EXERCISE BRIEF:
Reproduce verbatim the lines of the items below, starting at the line that contains "this 421×320 image." and ending at the line that contains "rusty metal [0, 219, 420, 302]", with both of those lines included.
START SUPPLIED INFORMATION
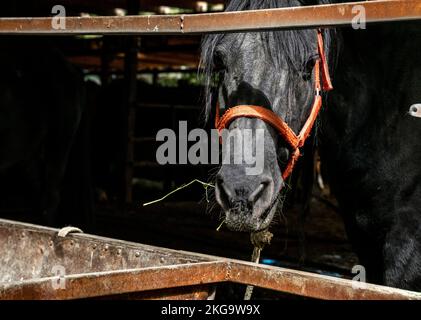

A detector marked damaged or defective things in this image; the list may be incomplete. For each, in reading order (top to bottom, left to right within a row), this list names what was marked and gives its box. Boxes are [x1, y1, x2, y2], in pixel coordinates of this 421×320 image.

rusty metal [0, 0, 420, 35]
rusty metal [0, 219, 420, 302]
END SUPPLIED INFORMATION
START SUPPLIED INFORMATION
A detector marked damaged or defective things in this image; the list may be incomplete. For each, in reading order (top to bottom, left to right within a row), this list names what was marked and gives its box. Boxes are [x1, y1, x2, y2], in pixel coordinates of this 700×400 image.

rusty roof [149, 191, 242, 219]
END SUPPLIED INFORMATION
ANSWER TO THIS PROBLEM:
A detector marked damaged or defective things in this image; the list may be incomplete. For each, in reading order (top to bottom, left to right within a row), this list names what was marked and gives its box. Boxes are [x1, y1, x2, y2], in pixel coordinates of this 421×320 image.

rusty metal [0, 0, 420, 35]
rusty metal [0, 219, 420, 302]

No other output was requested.